Broken Stars

by monotropauniflora



Category: Rogue One: A Star Wars Story (2016)
Genre: Everybody Lives, F/M, Family Bonding, Fluff, M/M
Language: English
Status: Completed
Published: 2017-08-21
Updated: 2017-08-21
Packaged: 2018-12-18 00:53:53
Rating: General Audiences
Warnings: Creator Chose Not To Use Archive Warnings, No Archive Warnings Apply
Chapters: 1
Words: 1,114
Publisher: archiveofourown.org
Story URL: https://archiveofourown.org/works/11863248
Author URL: https://archiveofourown.org/users/monotropauniflora/pseuds/monotropauniflora
Summary: Cassian returns from a mission that left him feeling rather despondent. Noticing he has been withdrawn, Jyn decides to take action. The rest of the gang follows.





	Broken Stars

**Author's Note:**

> This was posted to my tumblr before I had gotten an AO3 account.
> 
> This combines two headcannons. One is that, at some point, Jyn describes their family in the same way that Stitch (from Lilo & Stitch) describes his. The other is that Galen and little Jyn would fold origami stars together and keep them in jars. I am not sure if paper is actually a thing in the SW universe, but let’s pretend it is.

Jyn did not like it. In fact, she hated it. She hated how Cassian appeared so numb after his return. He had shut himself away in his quarters, arely speaking. Kay was not much help. She had tried needling him for details about Cassian’s last mission.

“That is classified, Jyn Erso. You should know better than to ask.”

The others had noticed it, too.

“I haven’t seen much of Cassian since he got back. Have you?” Bodhi asked over an unappetizing tray of glop. “It has been three days and we have hardly spoken.”

Bodhi wasn’t as good at hiding his hurt as Jyn and the fear of their small circle crumbling was clear on his face. Chirrut chewed on his food thoughtfully before answering. “Even a successful mission can be unsuccessful.”

“You know that none of us understands what you mean by that.” Baze stuffed another scoop of gloop into his mouth, pulling a face as he did so.

“My wisdom is wasted with you,” the guardian joked. His husband simply scoffed and returned to his food.

“What did you mean by that?” Bodhi’s voice was quiet, the concern evident on his face.

“Ask Jyn. She knows.”

Before anybody could ask Jyn anything, she was already standing.

….. 

She didn’t bother to knock. Pressing her elbow into the button, she waited for Cassian’s door to slide open. He was laying face down on the bed, but shot up when he heard his door, hand instinctively darting to the place on his hip that normally held his blaster.

“Jyn? What are you—is that paper?”

She barely spared him a glance before plopping on the floor, spreading out her materials.

Kay stirred in the corner where he had been sitting.

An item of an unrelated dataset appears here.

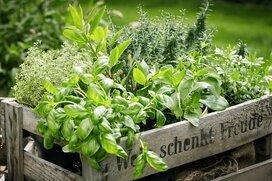 【秋の家庭菜園】おすすめハーブ3選!室内で育てて収穫まで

“Jyn, I suspect you are aout to waste valuable resources. Am I correct to assume the paper was illegally obtained?”

“Do you really want to know?”

“… No.”

“Good. Now help me cut these into strips, about this big.” She held up two fingers, spacing them about a centimeter apart.

“What are you doing?” Cassian asked, perching himself on the edge of his bed. His features looked tired and worn. Jyn felt her chest clench upon seeing the dark circles under his eyes.

She returned to the task at hand, shrugging his question off. She began to carefully crease and tear the paper. It had been a while since she had done this, but her fingers still remembered. After what could possibly pass as a sigh, Kay took a sheet and began cutting strips with precision.

“I still think this is a horrible waste. What good is this paper going to do when it is all torn up?”

“Shut up, Kay.” Jyn was uncomfortable enough sharing this part of her past without the droid’s unending criticism.

She could feel Cassian’s eyes on her as she worked. Her father had shown her how to do this when she was little. It had been years since she filled her last jar, and the first one she set on Cassian’s floor did not quite turn out. But the second one looked as beautiful as the first paper star Papa had placed in her hand.

She worked in silence. By the sixth star, Cassian slid off his bed, legs crossed in front of him on the floor. He picked one up and studied it.

“Stars?” He asked, rolling it gently between his fingers.

Jyn nodded. “I used to make them back on Lah’mu. My father taught me.”

Cassian continued to observe. Jyn’s face relaxed as she worked, her fingers quick and confident as she folded, wrapped, and pinched.

 _Stardust._ The memory of Scarif drifted back to him.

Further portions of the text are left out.